:: INFORMATION SUPPLIED

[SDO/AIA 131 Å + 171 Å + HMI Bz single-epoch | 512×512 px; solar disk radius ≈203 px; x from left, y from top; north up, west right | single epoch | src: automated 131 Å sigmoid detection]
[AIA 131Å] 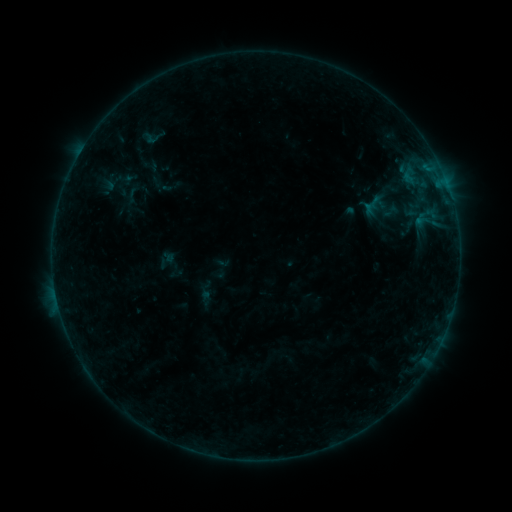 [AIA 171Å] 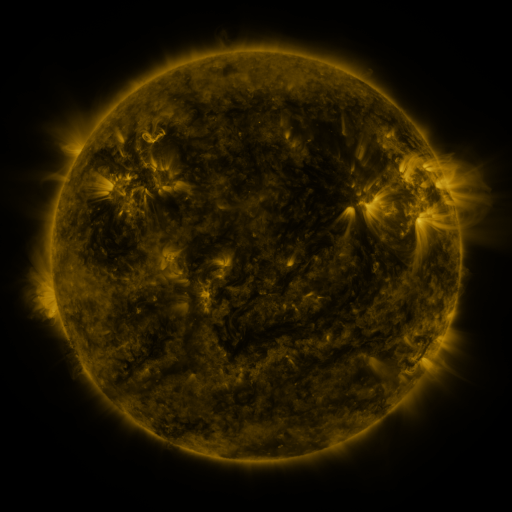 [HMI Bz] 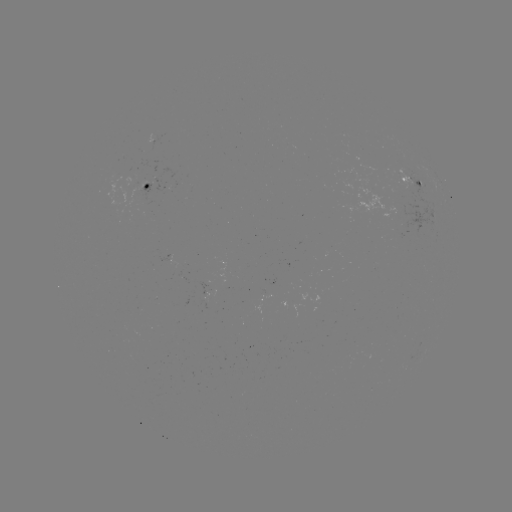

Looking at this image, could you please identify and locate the sigmoid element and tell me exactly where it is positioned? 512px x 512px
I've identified sigmoid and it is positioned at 151,138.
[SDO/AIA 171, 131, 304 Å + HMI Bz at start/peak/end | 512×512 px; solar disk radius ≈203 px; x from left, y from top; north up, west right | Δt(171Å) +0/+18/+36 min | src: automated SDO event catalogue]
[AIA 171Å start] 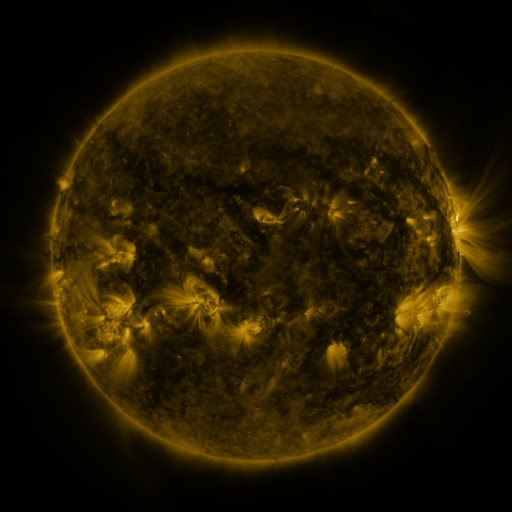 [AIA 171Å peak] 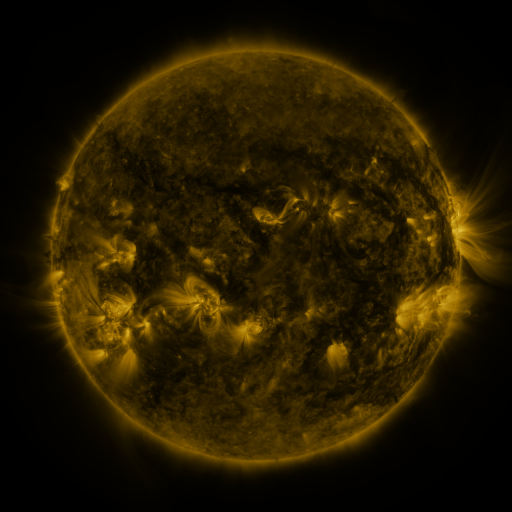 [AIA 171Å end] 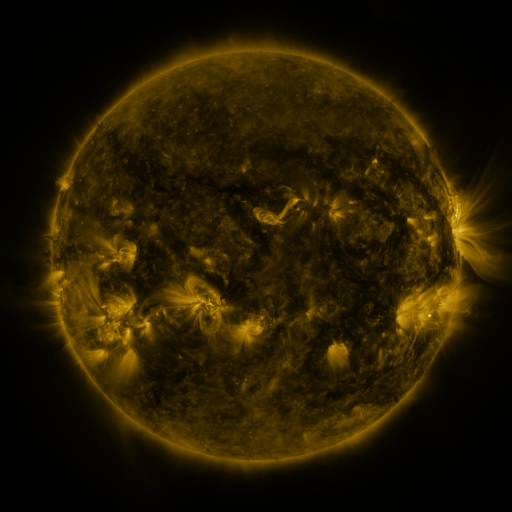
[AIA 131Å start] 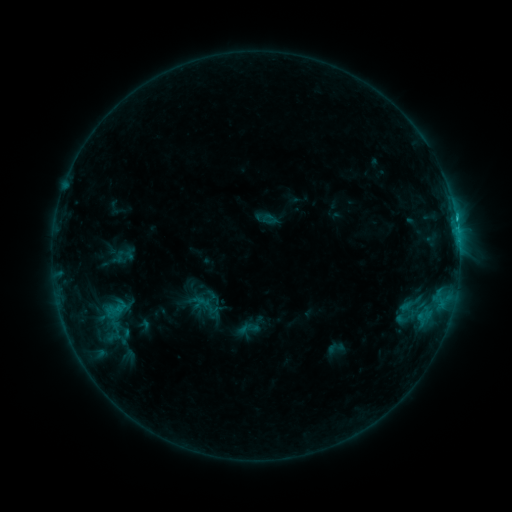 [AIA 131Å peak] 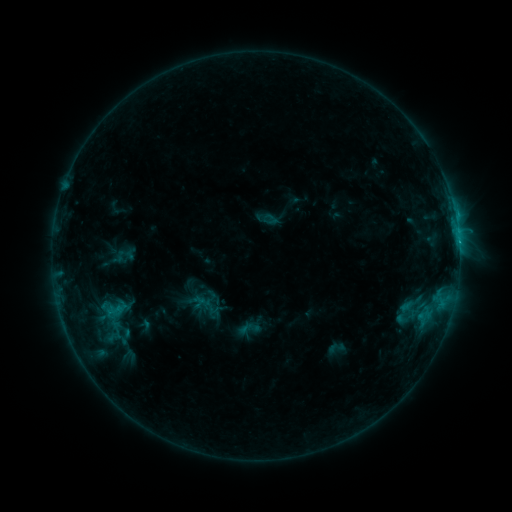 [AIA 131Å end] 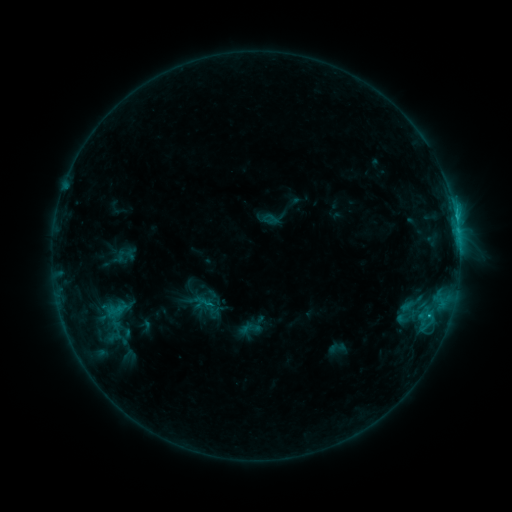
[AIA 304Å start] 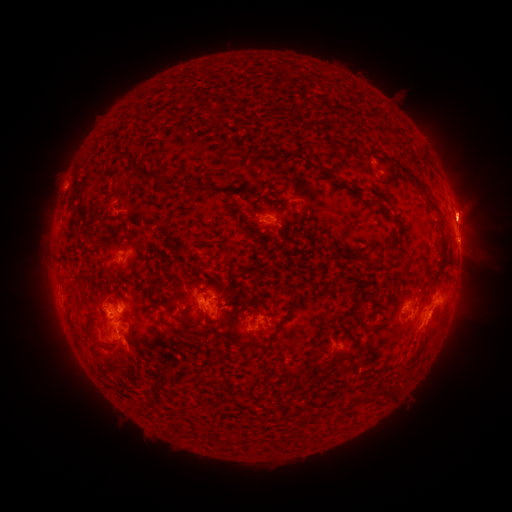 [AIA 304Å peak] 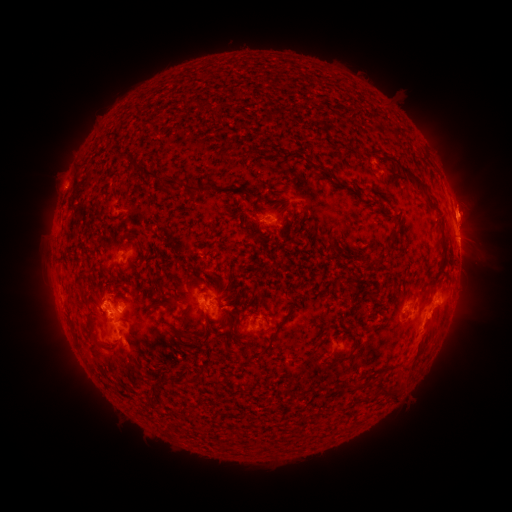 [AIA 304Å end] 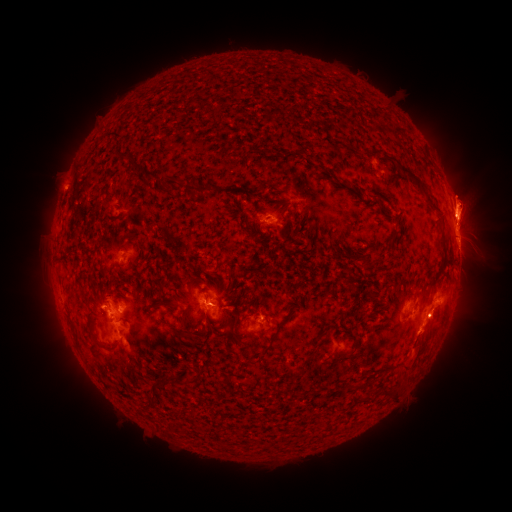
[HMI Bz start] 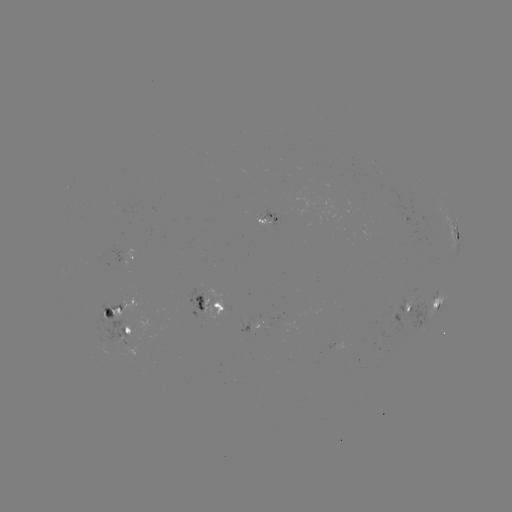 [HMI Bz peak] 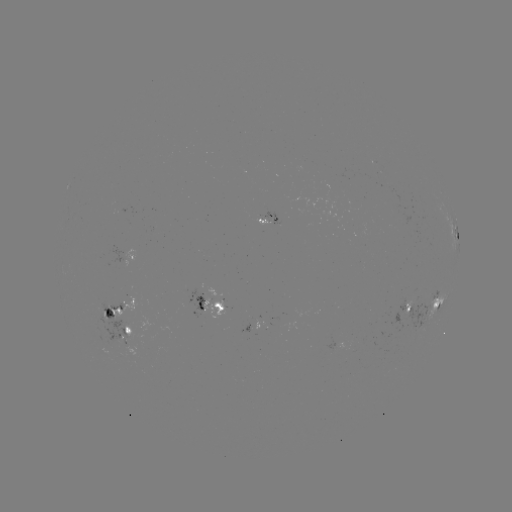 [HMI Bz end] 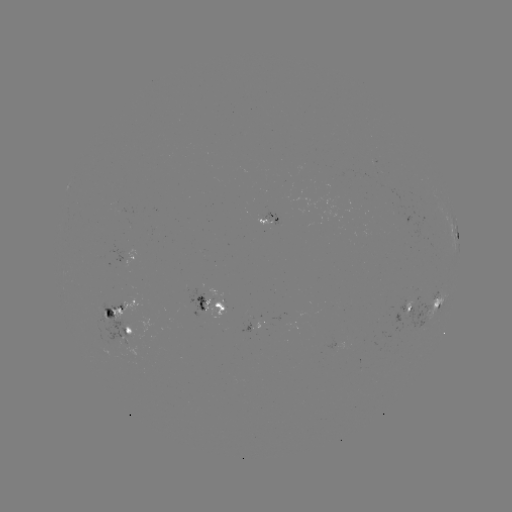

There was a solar eruption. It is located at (423, 344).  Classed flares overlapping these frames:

::::

=== TASK TO CARRY OUT ===
Show every line of the data above that contains the string "north", treating uppercase and lowercase as different.

=== EXERCISE RESULT ===
[SDO/AIA 131 Å + 171 Å + HMI Bz single-epoch | 512×512 px; solar disk radius ≈203 px; x from left, y from top; north up, west right | single epoch | src: automated 131 Å sigmoid detection]
[SDO/AIA 171, 131, 304 Å + HMI Bz at start/peak/end | 512×512 px; solar disk radius ≈203 px; x from left, y from top; north up, west right | Δt(171Å) +0/+18/+36 min | src: automated SDO event catalogue]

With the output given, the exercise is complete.